TO DO - Copy each of the following items word for word, including every line.

(Records from a data source)
>>>
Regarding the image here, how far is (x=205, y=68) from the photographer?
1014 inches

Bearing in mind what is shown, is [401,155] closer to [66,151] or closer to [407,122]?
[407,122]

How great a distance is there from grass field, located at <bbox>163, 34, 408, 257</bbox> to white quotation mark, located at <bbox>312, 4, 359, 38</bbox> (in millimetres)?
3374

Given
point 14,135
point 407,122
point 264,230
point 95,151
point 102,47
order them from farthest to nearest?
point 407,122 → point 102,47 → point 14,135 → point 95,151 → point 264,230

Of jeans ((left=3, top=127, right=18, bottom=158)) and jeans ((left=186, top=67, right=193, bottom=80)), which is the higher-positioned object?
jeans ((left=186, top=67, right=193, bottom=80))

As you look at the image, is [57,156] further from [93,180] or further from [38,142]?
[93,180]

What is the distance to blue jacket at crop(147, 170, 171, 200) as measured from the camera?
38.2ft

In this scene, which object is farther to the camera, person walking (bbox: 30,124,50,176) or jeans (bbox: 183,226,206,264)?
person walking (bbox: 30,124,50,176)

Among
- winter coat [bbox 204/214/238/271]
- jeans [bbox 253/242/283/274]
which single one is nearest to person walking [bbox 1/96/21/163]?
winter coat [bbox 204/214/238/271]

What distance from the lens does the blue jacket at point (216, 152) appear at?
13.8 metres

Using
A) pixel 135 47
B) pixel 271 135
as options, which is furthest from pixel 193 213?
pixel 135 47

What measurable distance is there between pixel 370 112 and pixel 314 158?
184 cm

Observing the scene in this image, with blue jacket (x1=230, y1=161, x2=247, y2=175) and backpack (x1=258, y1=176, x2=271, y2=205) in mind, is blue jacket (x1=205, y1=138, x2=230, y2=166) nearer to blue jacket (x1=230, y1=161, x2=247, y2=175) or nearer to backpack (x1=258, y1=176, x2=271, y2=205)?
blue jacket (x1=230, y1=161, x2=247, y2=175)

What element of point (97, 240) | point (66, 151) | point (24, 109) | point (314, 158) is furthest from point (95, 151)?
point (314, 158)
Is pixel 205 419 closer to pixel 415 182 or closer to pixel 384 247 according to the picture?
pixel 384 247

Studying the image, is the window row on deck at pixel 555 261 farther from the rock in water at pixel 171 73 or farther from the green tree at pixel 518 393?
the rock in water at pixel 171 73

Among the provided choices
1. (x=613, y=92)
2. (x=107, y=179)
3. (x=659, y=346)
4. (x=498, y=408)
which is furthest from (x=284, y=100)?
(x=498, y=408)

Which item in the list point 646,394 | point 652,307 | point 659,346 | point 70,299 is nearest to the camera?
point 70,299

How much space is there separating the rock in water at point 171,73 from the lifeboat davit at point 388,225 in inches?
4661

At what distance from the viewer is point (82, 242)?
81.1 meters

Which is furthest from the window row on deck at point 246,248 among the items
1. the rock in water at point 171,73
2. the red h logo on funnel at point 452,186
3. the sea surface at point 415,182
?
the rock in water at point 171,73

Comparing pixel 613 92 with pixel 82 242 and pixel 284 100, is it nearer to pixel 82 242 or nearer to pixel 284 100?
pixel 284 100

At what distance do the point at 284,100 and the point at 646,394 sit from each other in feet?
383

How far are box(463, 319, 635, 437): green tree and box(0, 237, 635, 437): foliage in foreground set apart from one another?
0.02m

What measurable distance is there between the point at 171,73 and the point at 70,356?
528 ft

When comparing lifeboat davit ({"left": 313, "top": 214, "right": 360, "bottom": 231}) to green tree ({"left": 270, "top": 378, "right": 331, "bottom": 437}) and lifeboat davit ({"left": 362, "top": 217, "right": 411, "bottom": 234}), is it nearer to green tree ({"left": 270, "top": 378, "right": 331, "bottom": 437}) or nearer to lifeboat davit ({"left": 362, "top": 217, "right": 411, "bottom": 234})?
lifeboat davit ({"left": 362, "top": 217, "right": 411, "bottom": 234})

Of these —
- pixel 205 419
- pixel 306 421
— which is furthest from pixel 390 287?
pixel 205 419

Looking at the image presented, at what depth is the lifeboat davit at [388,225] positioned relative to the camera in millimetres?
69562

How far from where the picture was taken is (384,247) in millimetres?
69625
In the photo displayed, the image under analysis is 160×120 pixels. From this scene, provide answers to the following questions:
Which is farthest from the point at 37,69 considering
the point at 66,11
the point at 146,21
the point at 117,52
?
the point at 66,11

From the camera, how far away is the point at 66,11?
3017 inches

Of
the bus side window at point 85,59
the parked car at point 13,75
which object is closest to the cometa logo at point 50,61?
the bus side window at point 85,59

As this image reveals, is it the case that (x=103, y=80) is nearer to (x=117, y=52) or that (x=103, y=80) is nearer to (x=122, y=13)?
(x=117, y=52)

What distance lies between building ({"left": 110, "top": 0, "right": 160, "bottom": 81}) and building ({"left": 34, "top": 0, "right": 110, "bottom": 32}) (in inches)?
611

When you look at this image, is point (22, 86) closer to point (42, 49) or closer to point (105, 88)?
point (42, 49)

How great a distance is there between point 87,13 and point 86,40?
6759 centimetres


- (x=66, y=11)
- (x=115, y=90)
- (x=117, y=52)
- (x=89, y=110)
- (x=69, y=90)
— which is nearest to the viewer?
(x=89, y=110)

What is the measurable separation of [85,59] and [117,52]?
<<<
SOLUTION TO THIS PROBLEM -
Regarding the image here, how far is (x=205, y=68) from the photographer?
1014 inches

Bearing in mind what is shown, is [401,155] closer to [66,151] or closer to [407,122]?
[407,122]

How great a distance is there from grass field, located at <bbox>163, 34, 408, 257</bbox> to white quotation mark, located at <bbox>312, 4, 359, 38</bbox> (in millimetres)?
3374

Given
point 14,135
point 407,122
point 264,230
point 95,151
point 102,47
order them from farthest to nearest?
point 407,122 → point 102,47 → point 14,135 → point 95,151 → point 264,230

Of jeans ((left=3, top=127, right=18, bottom=158)) and jeans ((left=186, top=67, right=193, bottom=80)), which is the higher-positioned object?
jeans ((left=186, top=67, right=193, bottom=80))

As you look at the image, is [57,156] further from [93,180] or further from [38,142]?
[93,180]

What is the distance to blue jacket at crop(147, 170, 171, 200) as measured from the camera?
38.2ft

In this scene, which object is farther to the camera, person walking (bbox: 30,124,50,176) or jeans (bbox: 183,226,206,264)?
person walking (bbox: 30,124,50,176)

Among
- winter coat [bbox 204/214/238/271]
- jeans [bbox 253/242/283/274]
which single one is nearest to person walking [bbox 1/96/21/163]?
winter coat [bbox 204/214/238/271]

What distance from the lens does the blue jacket at point (216, 152) appear at?
13.8 metres

Using
A) pixel 135 47
B) pixel 271 135
as options, which is furthest from pixel 193 213?
pixel 135 47

What measurable distance is there between pixel 370 112 and pixel 314 158?
184 cm

Observing the scene in this image, with blue jacket (x1=230, y1=161, x2=247, y2=175) and backpack (x1=258, y1=176, x2=271, y2=205) in mind, is blue jacket (x1=205, y1=138, x2=230, y2=166) nearer to blue jacket (x1=230, y1=161, x2=247, y2=175) or nearer to backpack (x1=258, y1=176, x2=271, y2=205)?
blue jacket (x1=230, y1=161, x2=247, y2=175)

What element of point (97, 240) | point (66, 151) | point (24, 109) | point (314, 158) is furthest from point (95, 151)?
point (314, 158)
Is pixel 205 419 closer to pixel 415 182 or closer to pixel 384 247 according to the picture?
pixel 384 247

Studying the image, is the window row on deck at pixel 555 261 farther from the rock in water at pixel 171 73 or farther from the green tree at pixel 518 393?
the rock in water at pixel 171 73

Among the provided choices
1. (x=613, y=92)
2. (x=107, y=179)
3. (x=659, y=346)
4. (x=498, y=408)
which is furthest from (x=284, y=100)?
(x=498, y=408)

Which item in the list point 646,394 | point 652,307 | point 659,346 | point 70,299 is nearest to the camera?
point 70,299

How much space is there separating the rock in water at point 171,73 from the lifeboat davit at point 388,225 in inches?
4661

At what distance from the viewer is point (82, 242)?
81.1 meters

Which is furthest from the window row on deck at point 246,248 among the items
1. the rock in water at point 171,73
2. the red h logo on funnel at point 452,186
3. the sea surface at point 415,182
?
the rock in water at point 171,73

Comparing pixel 613 92 with pixel 82 242 and pixel 284 100, is it nearer to pixel 82 242 or nearer to pixel 284 100?
pixel 284 100

At what distance do the point at 284,100 and the point at 646,394 sit from each other in feet?
383

How far are box(463, 319, 635, 437): green tree and box(0, 237, 635, 437): foliage in foreground set apart from one another?
0.02m

What measurable distance is there between the point at 171,73 and the point at 70,356?
528 ft

When comparing lifeboat davit ({"left": 313, "top": 214, "right": 360, "bottom": 231}) to green tree ({"left": 270, "top": 378, "right": 331, "bottom": 437}) and lifeboat davit ({"left": 362, "top": 217, "right": 411, "bottom": 234}), is it nearer to green tree ({"left": 270, "top": 378, "right": 331, "bottom": 437}) or nearer to lifeboat davit ({"left": 362, "top": 217, "right": 411, "bottom": 234})?
lifeboat davit ({"left": 362, "top": 217, "right": 411, "bottom": 234})

Of these —
- pixel 205 419
- pixel 306 421
— which is furthest from pixel 390 287?
pixel 205 419

Looking at the image presented, at what depth is the lifeboat davit at [388,225] positioned relative to the camera in millimetres?
69562

How far from where the picture was taken is (384,247) in millimetres?
69625
In the photo displayed, the image under analysis is 160×120 pixels. From this scene, provide answers to the following questions:
Which is farthest from the point at 37,69 considering
the point at 66,11
the point at 146,21
the point at 117,52
?
the point at 66,11

From the camera, how far away is the point at 66,11?
3017 inches

Of
the bus side window at point 85,59
the parked car at point 13,75
which object is closest to the cometa logo at point 50,61?
the bus side window at point 85,59

As this image reveals, is it the case that (x=103, y=80) is nearer to (x=117, y=52) or that (x=103, y=80) is nearer to (x=122, y=13)?
(x=117, y=52)

What distance lies between building ({"left": 110, "top": 0, "right": 160, "bottom": 81}) and building ({"left": 34, "top": 0, "right": 110, "bottom": 32}) (in inches)?
611

When you look at this image, is point (22, 86) closer to point (42, 49) or closer to point (105, 88)?
point (42, 49)

How great a distance is there between point 87,13 and point 86,40?
6759 centimetres


- (x=66, y=11)
- (x=115, y=90)
- (x=117, y=52)
- (x=89, y=110)
- (x=69, y=90)
— which is nearest to the viewer?
(x=89, y=110)

What is the measurable separation of [85,59] and [117,52]?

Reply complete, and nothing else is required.